As detailed in a CalTax Research Bulletin, California's current corporate tax formula provides businesses with a perverse incentive to hire or expand out of California. When a California business hires employees or rewards current employees with a raise out of California, the business' corporate tax in California is reduced, while the tax increases if California workers are hired. In 2008, the governor and Legislature changed the corporate tax formula, but subsequent legislative action and Proposition 24 on the November ballot have fostered uncertainty regarding the future of this formula. This uncertainty can have a major impact on businesses seeking to expand their operations. (Sources: The Oregonian, October 20; Bloomberg News, October 20.)

In related news:

California Is Home to Many of the Country's Most Expensive Cities for Business, Survey Finds. California is a costly state to do business, according to a national survey that said 13 of the nation's 40 most costly cities for business are located in the Golden State. The 2010 Kosmont-Rose Institute Cost of Doing Business Survey, by the Rose Institute of State and Local Government in collaboration with the Kosmont company, also found that of the 40 least expensive cities, only four are in California.

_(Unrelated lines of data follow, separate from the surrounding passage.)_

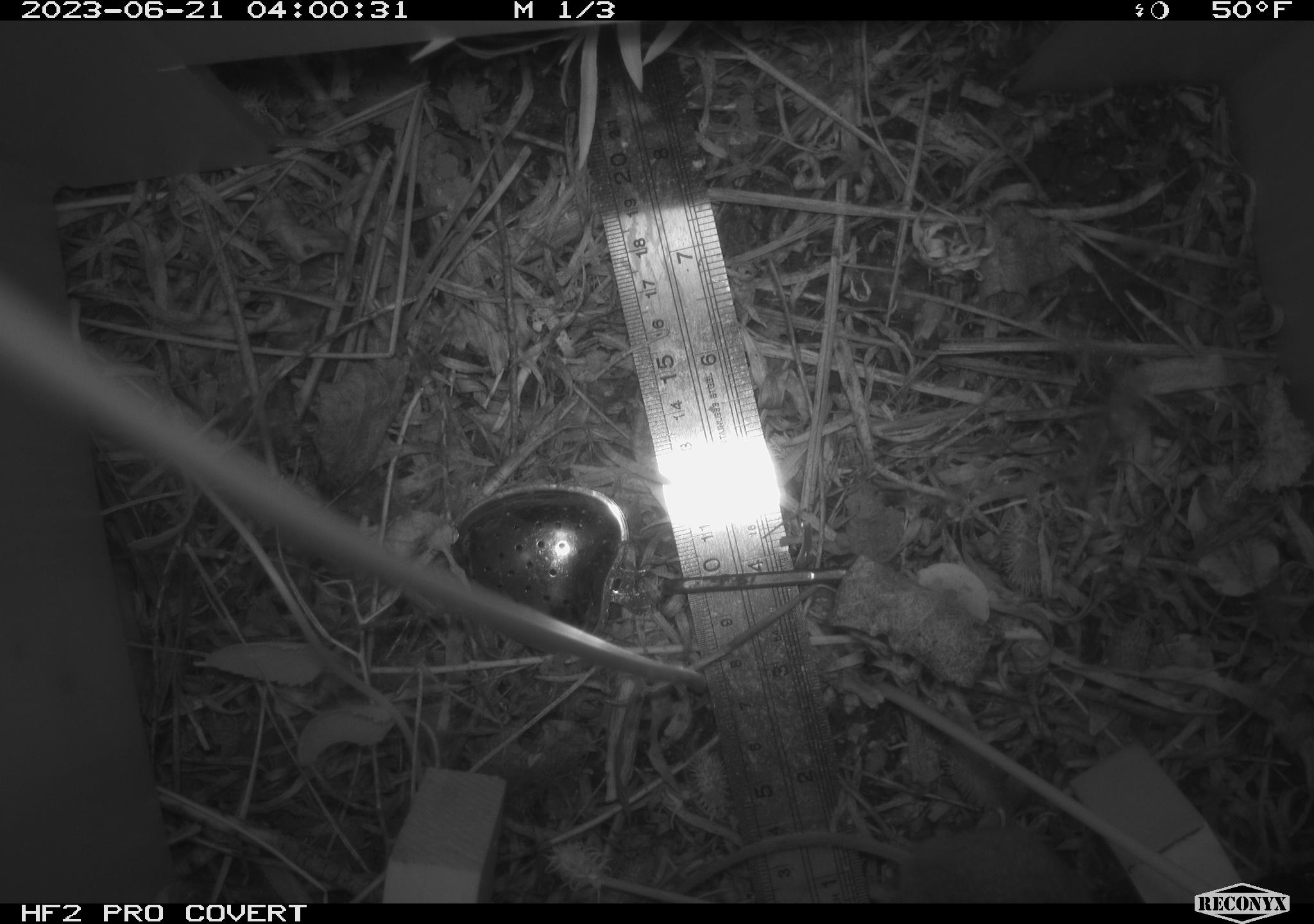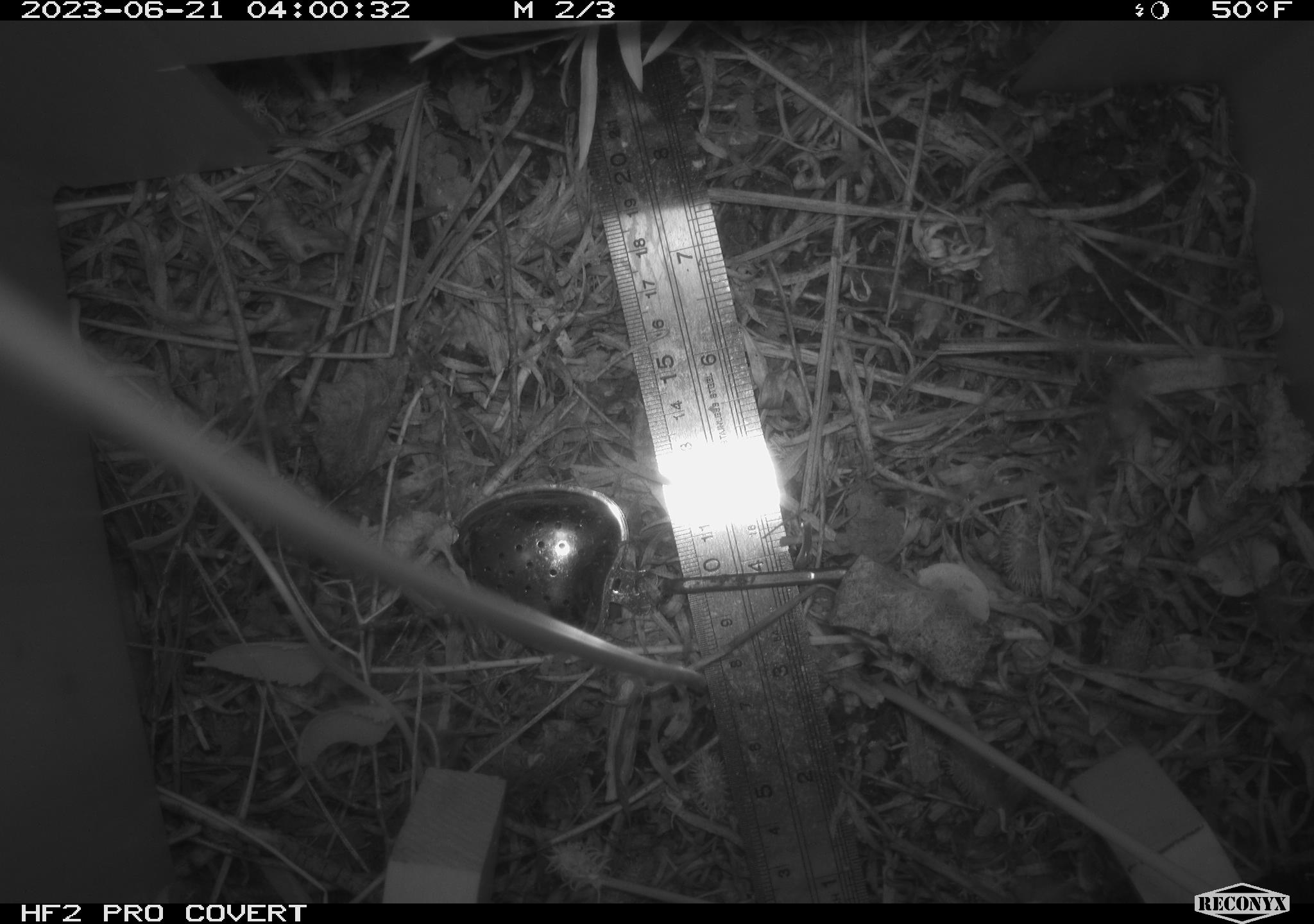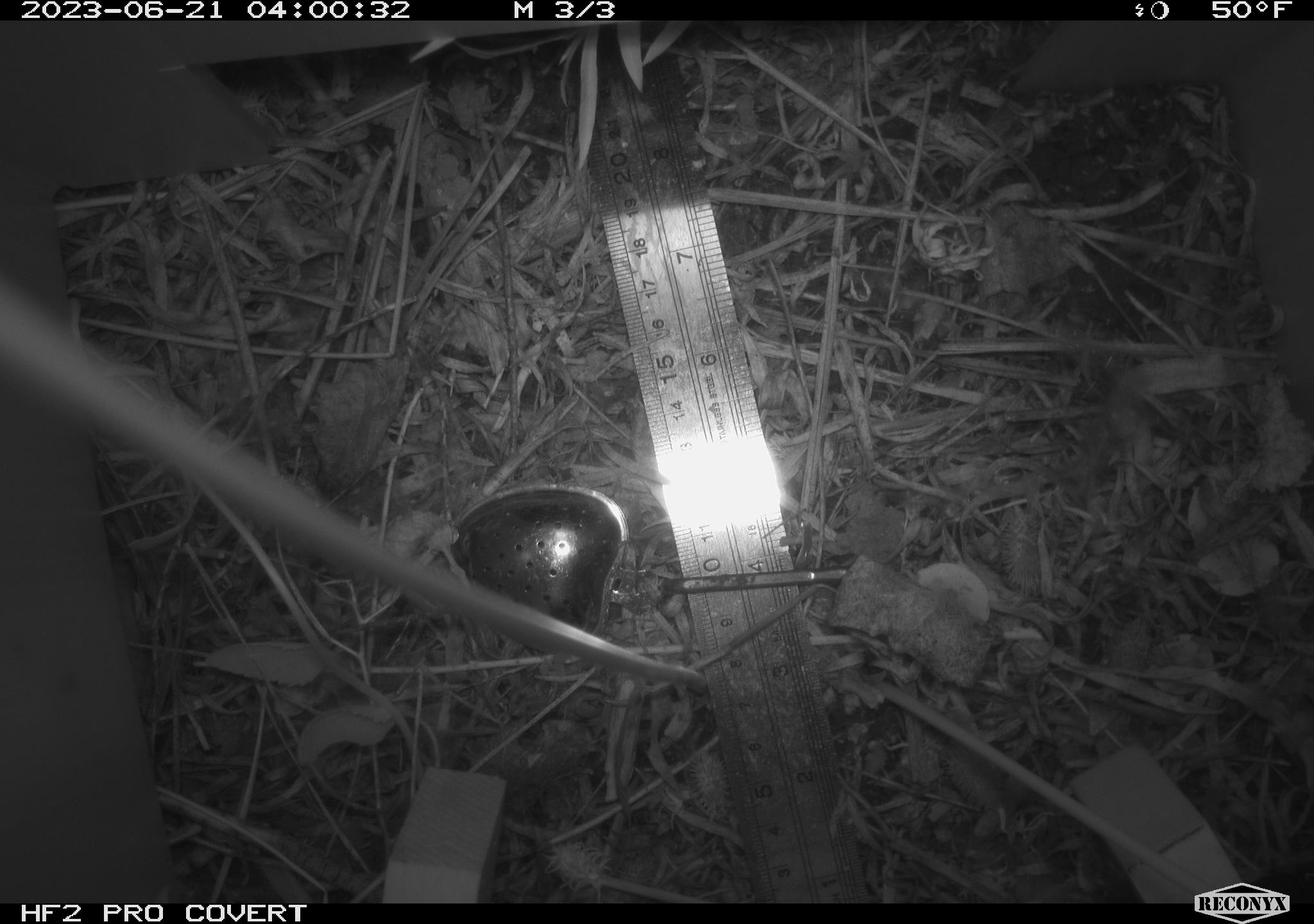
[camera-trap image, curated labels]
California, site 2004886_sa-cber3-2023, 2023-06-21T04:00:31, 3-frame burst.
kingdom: Animalia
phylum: Chordata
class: Mammalia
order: Rodentia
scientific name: Rodentia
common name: mouse species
Mouse species (Rodentia).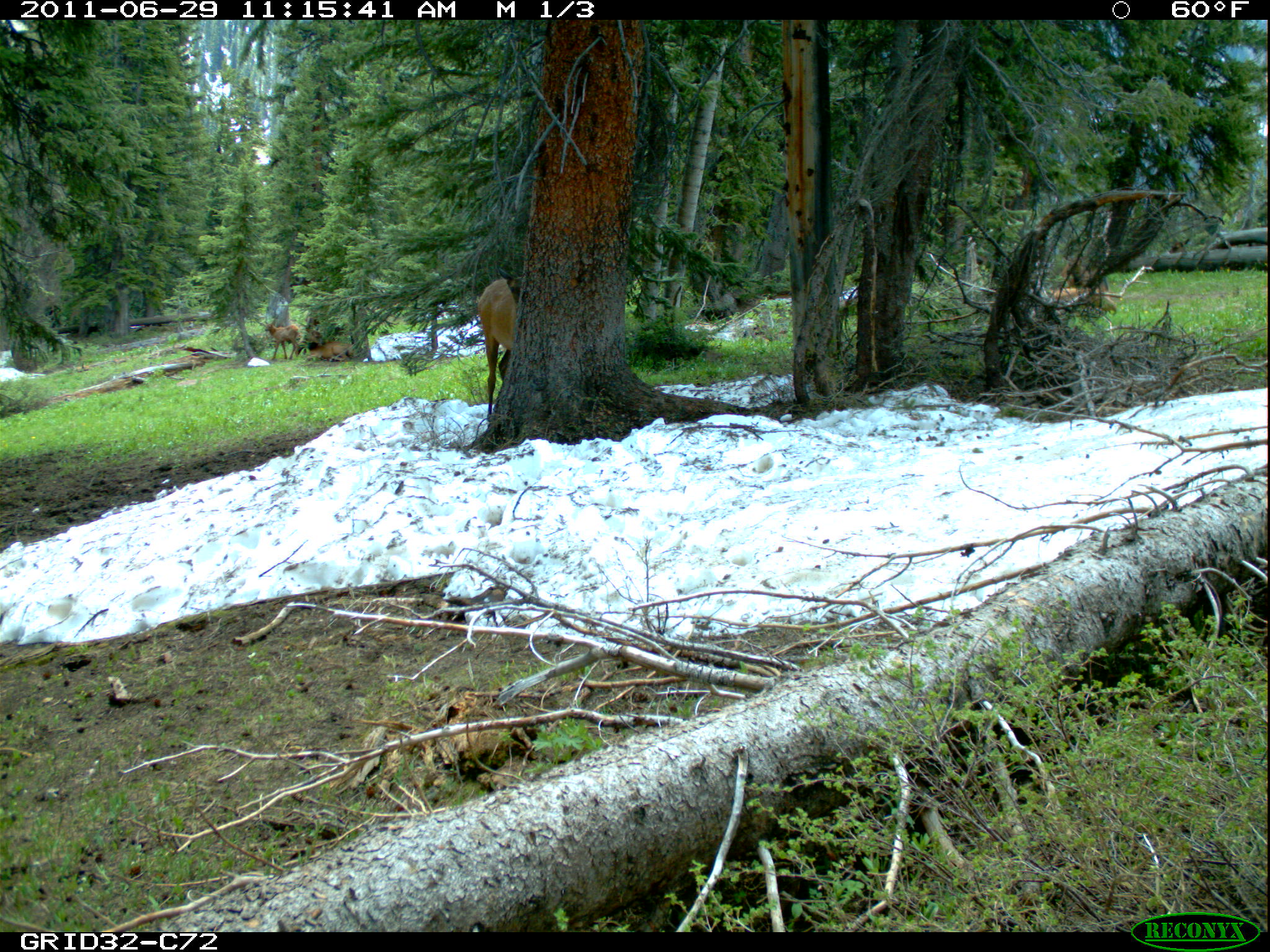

The report, which is sold by the authors and was not released publicly, is based on surveys of property tax, utility tax, sales tax and business license fees in 413 cities across the United States.

When broken down by county, of the California counties represented in the report, San Diego is California's least expensive for doing business. (Source: North County Times, October 11.)

Texas Has Better Economic Growth Prospects Than California, Report Finds. A new report from the Texas Public Policy Foundation finds that "Texas' competitive edge over California remains sharp" in terms of prospects for economic growth.

The study, "Competitive States 2010: Texas vs. California," was prepared by Dr. Arthur B. Laffer and Donna Arduin, who served as Governor Arnold Schwarzenegger's first finance director. The authors write:

"Like the rest of the nation, Texas' economic growth hit a serious speed bump during the great recession. But, its economic decline in the state has been milder than in California and the rest of the country. The Texas economy has been growing stronger, with less negative volatility, than California or the nation overall.

"Texas economic strength can particularly be seen in job creation. According to employment data released last month by the Bureau of Labor Statistics, Texas created 129,000 new jobs in the last year – over one-half of all the new jobs in the U.S. In contrast, California lost 112,000 jobs during the same period.

"Texas' most significant competitive advantage over California is that Texas has no income tax where California has a steeply progressive income tax. Texas' appropriate level of government spending relative to the income of Texans is another competitive advantage that keeps its economy strong. Finally, the lighter regulatory burden in Texas also helps its economy flourish in comparison to California.

"Our study shows that it is these Texas policies of relatively low taxes, low spending, and less regulation that have helped the Lone Star State weather the Great Recession better than California and the nation as a whole."